Ook ik deelde vroeger een dagboek met een vriendin. Voor dit artikel heb ik het ding nog eens boven gehaald, benieuwd of ik op veertienjarige leeftijd ook zo doortastend was in taalgebruik en seksualiteit. De afsluiter van mijn eerste schrijfsel op 14 november 1996 geeft meteen weer wat me echt bezighield. Ik vraag mijn vriendin Eline : “Heb jij voor biologie ook een boon gekregen die je moet laten groeien ? Ik geef dat stomme ding nu al een hele week water en er is nog altijd niets veranderd. Ik vind dit onnozel.” Eline schrijft de dag nadien sussend : “Mijn boon van bio lukt ook niet, maar de leraar heeft gezegd dat de bonen te oud waren !” Ons dagboek zou de bestsellerslijst niet gehaald hebben. De Amerikaanse dagboekmeiden stonden er na amper drie weken wel in, dankzij hun vrijpostige portret van het tienerleven op een middelbare school in New York.

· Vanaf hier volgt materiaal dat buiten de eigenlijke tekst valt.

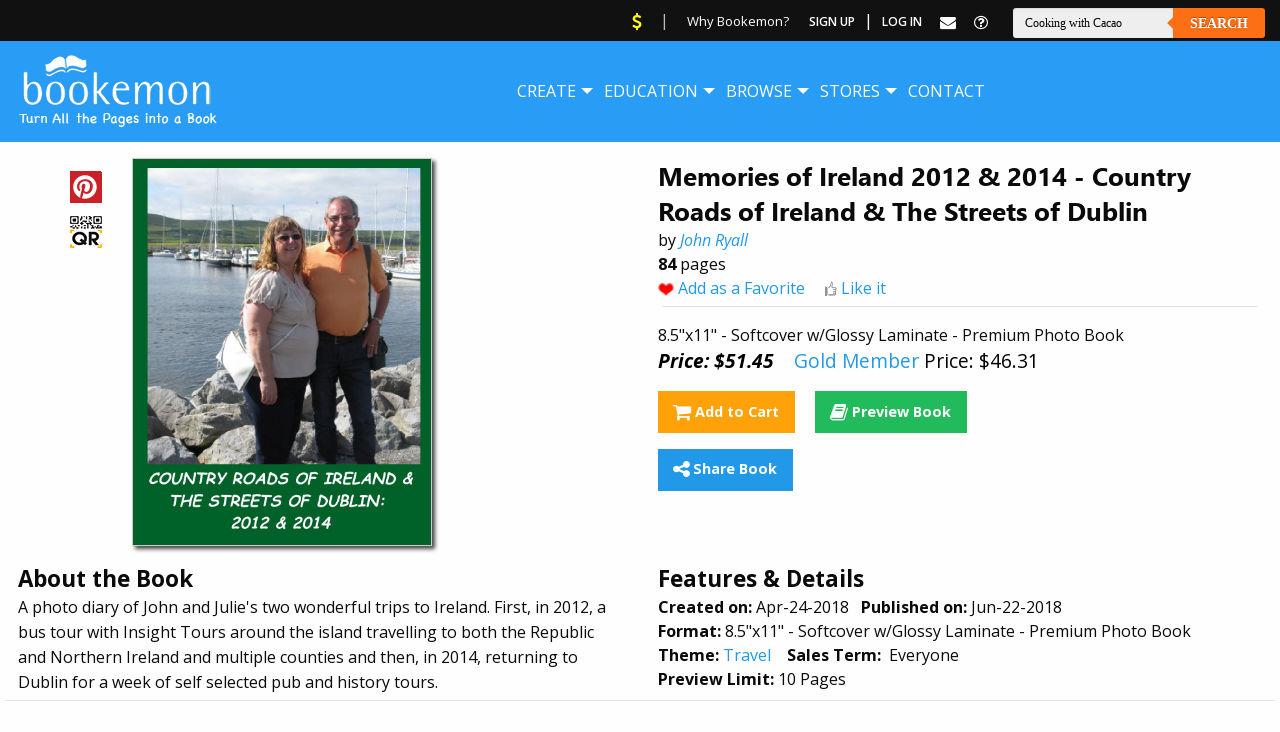

--- FILE ---
content_type: text/html; charset=utf-8
request_url: https://www.google.com/recaptcha/api2/aframe
body_size: 267
content:
<!DOCTYPE HTML><html><head><meta http-equiv="content-type" content="text/html; charset=UTF-8"></head><body><script nonce="ctUV_OIuQ1Sg3OP_xVyCQQ">/** Anti-fraud and anti-abuse applications only. See google.com/recaptcha */ try{var clients={'sodar':'https://pagead2.googlesyndication.com/pagead/sodar?'};window.addEventListener("message",function(a){try{if(a.source===window.parent){var b=JSON.parse(a.data);var c=clients[b['id']];if(c){var d=document.createElement('img');d.src=c+b['params']+'&rc='+(localStorage.getItem("rc::a")?sessionStorage.getItem("rc::b"):"");window.document.body.appendChild(d);sessionStorage.setItem("rc::e",parseInt(sessionStorage.getItem("rc::e")||0)+1);localStorage.setItem("rc::h",'1769647610322');}}}catch(b){}});window.parent.postMessage("_grecaptcha_ready", "*");}catch(b){}</script></body></html>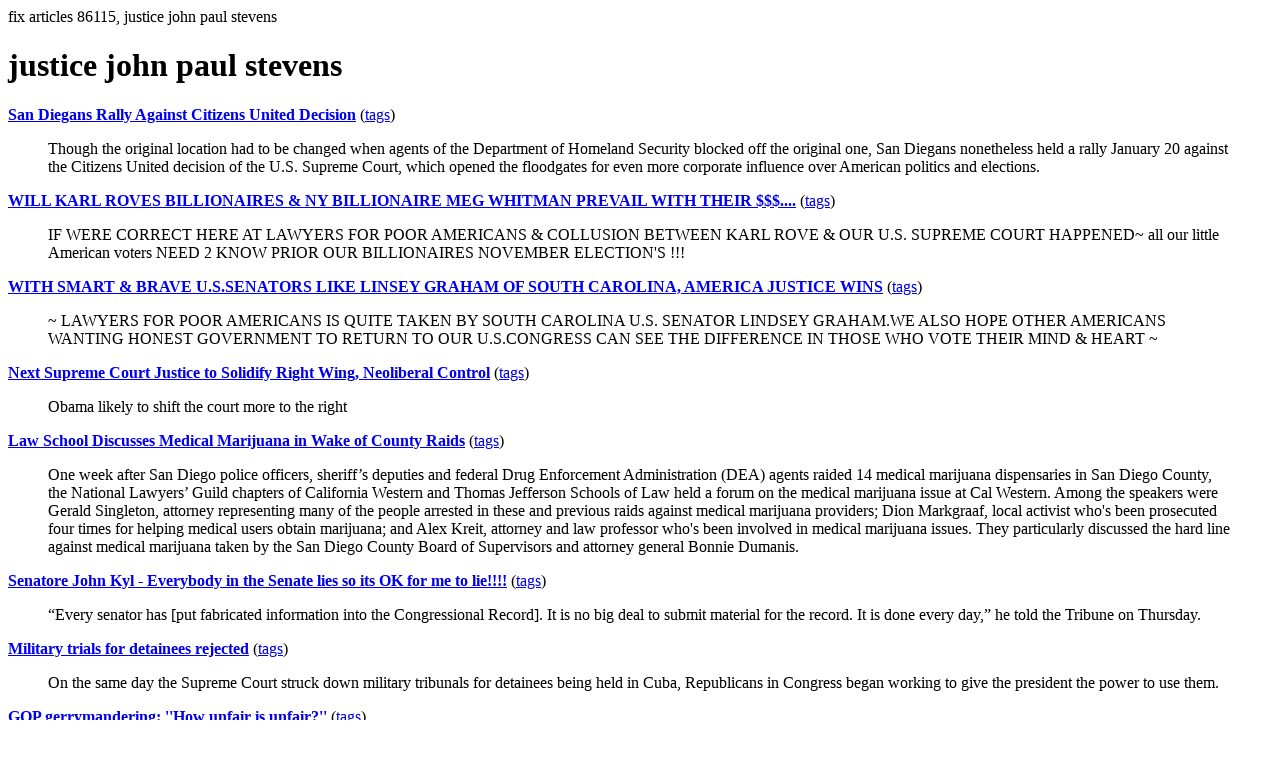

--- FILE ---
content_type: text/html; charset=UTF-8
request_url: https://la.indymedia.org/tags/tags.php?id=86115
body_size: 2210
content:
fix articles 86115, justice john paul stevens<html>
<head>
<title>Los Angeles Indymedia : tag : justice john paul stevens</title>
</head>
<body>
<div id="tagedit" onclick="document.getElementById('frm').style.display='block'">
		<H1>justice john paul stevens</H1>
</div>
<form id="frm" style="display:none" method="POST" action="fixtag.php">
  <input type="hidden" name="id" value="86115" />
  <input type="checkbox" name="ignore" value="ignore">ignore</input><br />
  synonym:<input type="text" name="synonym"><br />
  <input type="submit">
</form>
<p><b><a href='/display.php?id=251104'>San Diegans Rally Against Citizens United Decision</a></b></a> (<a  href='index.php?id=251104'>tags</a>)<blockquote>Though the original location had to be changed when agents of the Department of Homeland Security blocked off the original one, San Diegans nonetheless held a rally January 20 against the Citizens United decision of the U.S. Supreme Court, which opened the floodgates for even more corporate influence over American politics and elections.</blockquote><p><b><a href='/display.php?id=241434'>WILL KARL ROVES BILLIONAIRES & NY BILLIONAIRE MEG WHITMAN PREVAIL WITH THEIR $$$....</a></b></a> (<a  href='index.php?id=241434'>tags</a>)<blockquote>IF WERE CORRECT HERE AT LAWYERS FOR POOR AMERICANS & COLLUSION BETWEEN KARL ROVE & OUR  U.S. SUPREME COURT HAPPENED~ all our little American voters NEED 2 KNOW PRIOR OUR BILLIONAIRES NOVEMBER ELECTION'S !!! 
</blockquote><p><b><a href='/display.php?id=240903'>WITH SMART & BRAVE U.S.SENATORS LIKE LINSEY GRAHAM OF SOUTH CAROLINA, AMERICA JUSTICE WINS</a></b></a> (<a  href='index.php?id=240903'>tags</a>)<blockquote>~ LAWYERS FOR POOR AMERICANS IS QUITE TAKEN BY SOUTH CAROLINA U.S. SENATOR LINDSEY GRAHAM.WE ALSO HOPE OTHER AMERICANS WANTING HONEST GOVERNMENT TO RETURN TO OUR U.S.CONGRESS CAN SEE THE DIFFERENCE IN THOSE WHO VOTE THEIR MIND & HEART  ~ 

</blockquote><p><b><a href='/display.php?id=237090'>Next Supreme Court Justice to Solidify Right Wing, Neoliberal Control</a></b></a> (<a  href='index.php?id=237090'>tags</a>)<blockquote>Obama likely to shift the court more to the right</blockquote><p><b><a href='/display.php?id=230446'>Law School Discusses Medical Marijuana in Wake of County Raids</a></b></a> (<a  href='index.php?id=230446'>tags</a>)<blockquote>One week after San Diego police officers, sheriff’s deputies and federal Drug Enforcement Administration (DEA) agents raided 14 medical marijuana dispensaries in San Diego County, the National Lawyers’ Guild chapters of California Western and Thomas Jefferson Schools of Law held a forum on the medical marijuana issue at Cal Western. Among the speakers were Gerald Singleton, attorney representing many of the people arrested in these and previous raids against medical marijuana providers; Dion Markgraaf, local activist who's been prosecuted four times for helping medical users obtain marijuana; and Alex Kreit, attorney and law professor who's been involved in medical marijuana issues. They particularly discussed the hard line against medical marijuana taken by the San Diego County Board of Supervisors and attorney general Bonnie Dumanis.</blockquote><p><b><a href='/display.php?id=167434'>Senatore John Kyl - Everybody in the Senate lies so its OK for me to lie!!!!</a></b></a> (<a  href='index.php?id=167434'>tags</a>)<blockquote>“Every senator has [put fabricated information into the Congressional Record]. It is no big deal to submit 
material for the record. It is done every day,” he told the Tribune on Thursday. </blockquote><p><b><a href='/display.php?id=166881'>Military trials for detainees rejected</a></b></a> (<a  href='index.php?id=166881'>tags</a>)<blockquote>On the same day the Supreme Court struck down military tribunals for detainees being held in Cuba, Republicans in Congress began working to give the president the power to use them.</blockquote><p><b><a href='/display.php?id=96990'>GOP gerrymandering: ''How unfair is unfair?''</a></b></a> (<a  href='index.php?id=96990'>tags</a>)<blockquote>Pennsylvania, Texas and Florida are grappling with the fairness of a GOP gerrymandered Congress, causing Justice Antonin Scalia. to ask, &quot;How unfair is unfair?&quot;</blockquote><hr>
<a href="ignored.php">ignored tags</a>
<a href="synonym.php">synonyms</a>
<a href="toptags.php">top tags</a>
<a href="worsttags.php">bottom tags</a>

</body>
</html>
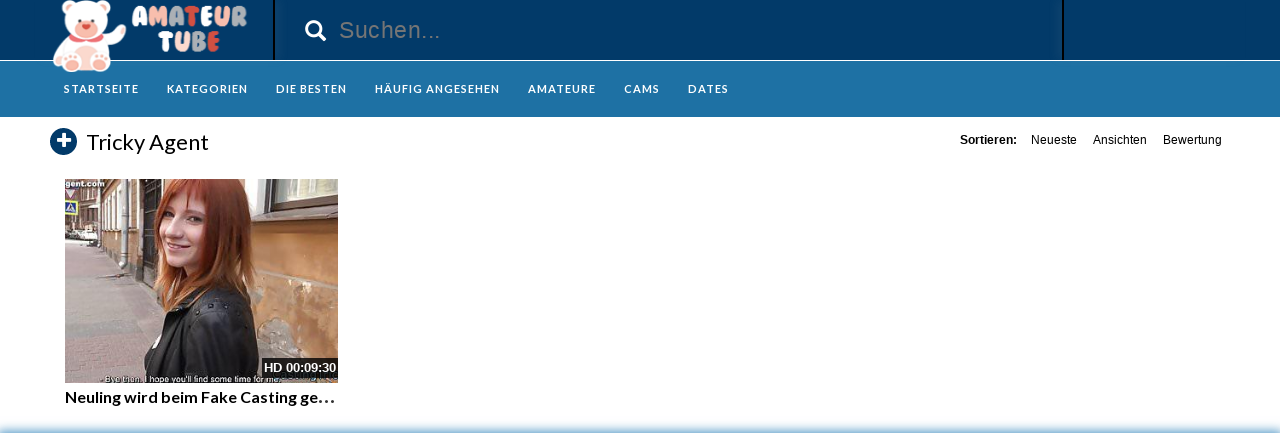

--- FILE ---
content_type: text/plain
request_url: https://www.google-analytics.com/j/collect?v=1&_v=j102&a=1713562820&t=pageview&_s=1&dl=https%3A%2F%2Famateursextube.biz%2FKATEGORIE%2Ftricky-agent%2F&ul=en-us%40posix&dt=Kategorie%3A%20tricky%20agent%20%E2%8B%86%20Sexvideos%20und%20Pornos%20gratis&sr=1280x720&vp=1280x720&_u=IADAAEABAAAAACAAI~&jid=872192948&gjid=951697882&cid=150883946.1769243599&tid=UA-1215244-64&_gid=191068203.1769243600&_r=1&_slc=1&z=2054484075
body_size: -568
content:
2,cG-YX0G71YJH8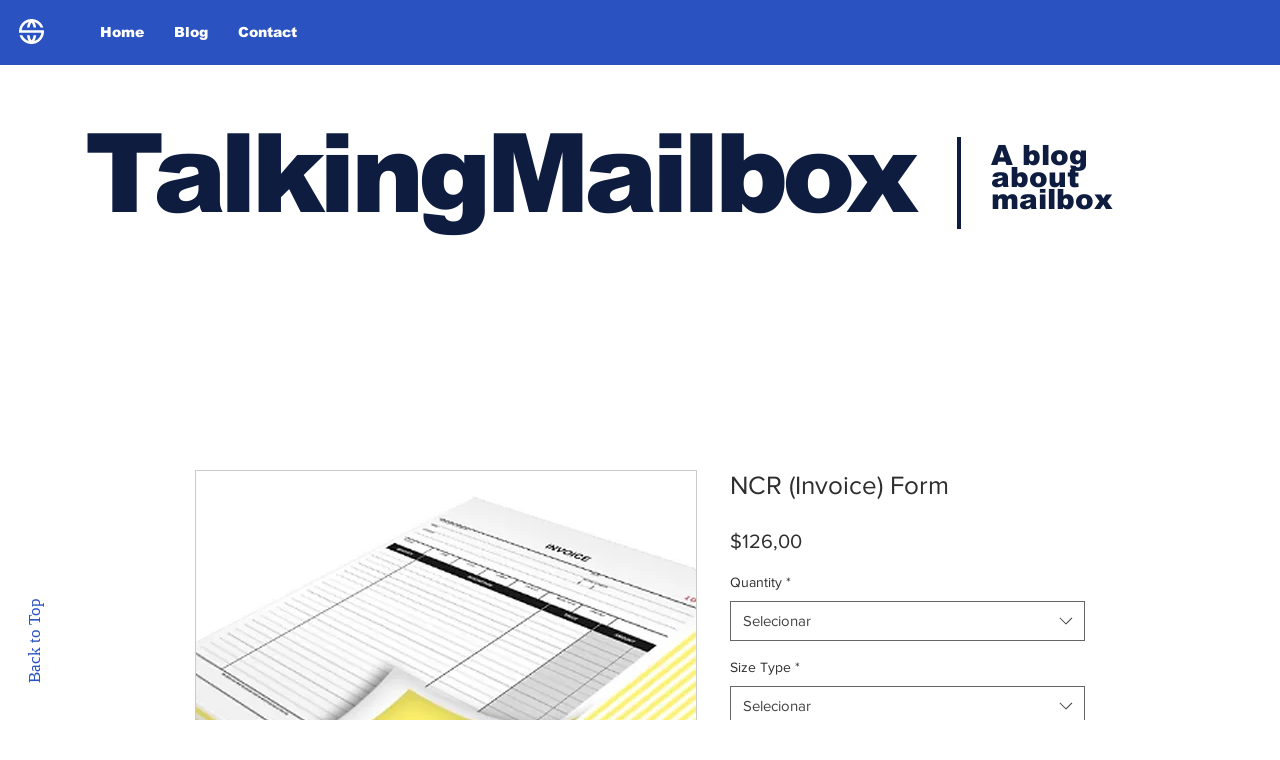

--- FILE ---
content_type: text/html; charset=utf-8
request_url: https://www.google.com/recaptcha/api2/aframe
body_size: 268
content:
<!DOCTYPE HTML><html><head><meta http-equiv="content-type" content="text/html; charset=UTF-8"></head><body><script nonce="3DGvUjfD9AmjApxRoL7_yw">/** Anti-fraud and anti-abuse applications only. See google.com/recaptcha */ try{var clients={'sodar':'https://pagead2.googlesyndication.com/pagead/sodar?'};window.addEventListener("message",function(a){try{if(a.source===window.parent){var b=JSON.parse(a.data);var c=clients[b['id']];if(c){var d=document.createElement('img');d.src=c+b['params']+'&rc='+(localStorage.getItem("rc::a")?sessionStorage.getItem("rc::b"):"");window.document.body.appendChild(d);sessionStorage.setItem("rc::e",parseInt(sessionStorage.getItem("rc::e")||0)+1);localStorage.setItem("rc::h",'1768850275369');}}}catch(b){}});window.parent.postMessage("_grecaptcha_ready", "*");}catch(b){}</script></body></html>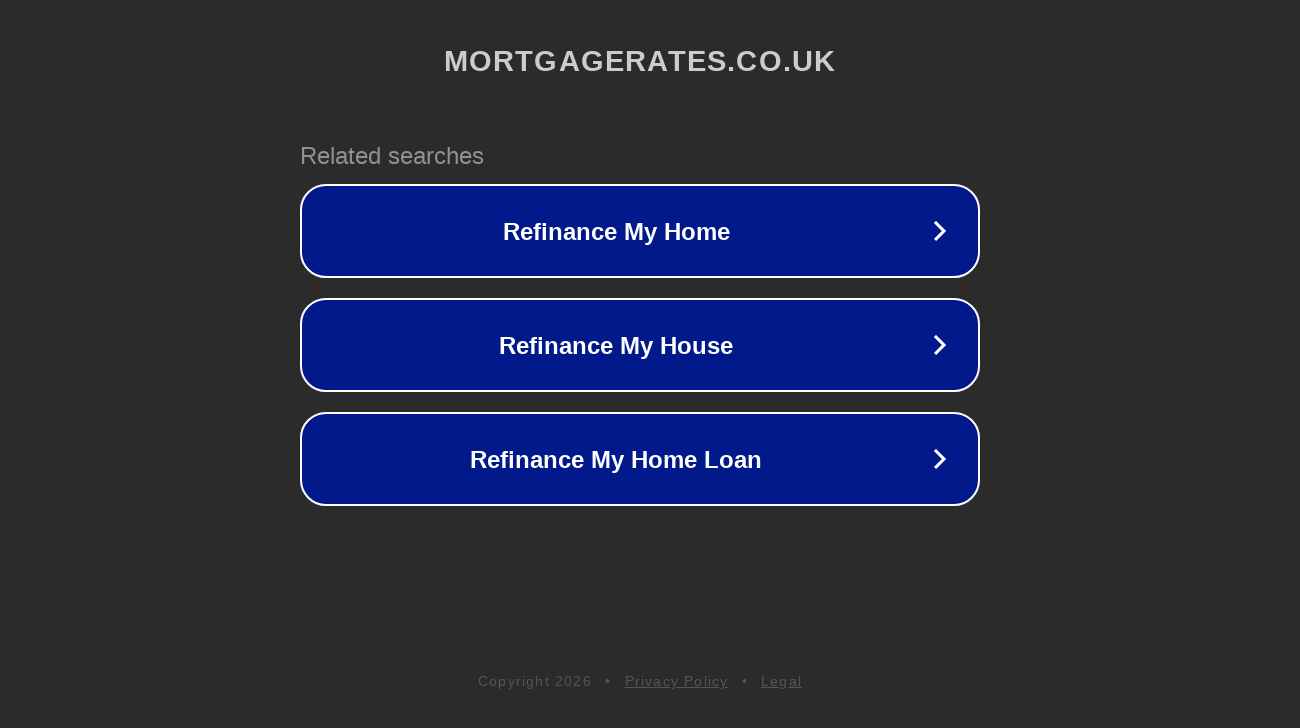

--- FILE ---
content_type: text/html; charset=utf-8
request_url: http://mortgagerates.co.uk/
body_size: 1058
content:
<!doctype html>
<html data-adblockkey="MFwwDQYJKoZIhvcNAQEBBQADSwAwSAJBANDrp2lz7AOmADaN8tA50LsWcjLFyQFcb/P2Txc58oYOeILb3vBw7J6f4pamkAQVSQuqYsKx3YzdUHCvbVZvFUsCAwEAAQ==_VbV67a01peMpk5eQW+fR1OoVEywEjePO+elluDFxMq2jsD1NCfBtIoDamifgE6V66TMdQXFZXxRTbcbcPOdMpg==" lang="en" style="background: #2B2B2B;">
<head>
    <meta charset="utf-8">
    <meta name="viewport" content="width=device-width, initial-scale=1">
    <link rel="icon" href="[data-uri]">
    <link rel="preconnect" href="https://www.google.com" crossorigin>
</head>
<body>
<div id="target" style="opacity: 0"></div>
<script>window.park = "[base64]";</script>
<script src="/bwQtpkOAe.js"></script>
</body>
</html>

Of een vertaling van The notebook girls succes zal oogsten in Vlaanderen, valt te betwijfelen. Wat hebben wij immers aan het verhaal van vier college girls in New York die plaatsen en personen noemen die ons onbekend zijn ? De Geest voorspelt echter dat het maar een tweetal jaren zal duren voor een lokale variant opduikt. Kijk maar naar het succes van de sekscolumns van de Nederlandse Renske de Greef.

Als er voor Vlaamse tieners al iets te leren valt uit The notebook girls, dan wel dat de relatie met je ouders er zoveel beter op kan worden door hen je dagboek te laten lezen. Of zoals een van de meiden het stelt : “Tieners vergeten vaak dat hun ouders ook jong waren. Ze werden niet geboren in hun kantoorgebouw.”

The Notebook Girls, Julia Baskin, Lindsey Newman, Sophie Pollitt-Cohen & Courtney Toombs, Warner Books, 22,95 dollar, ISBN 0-446-57862-2.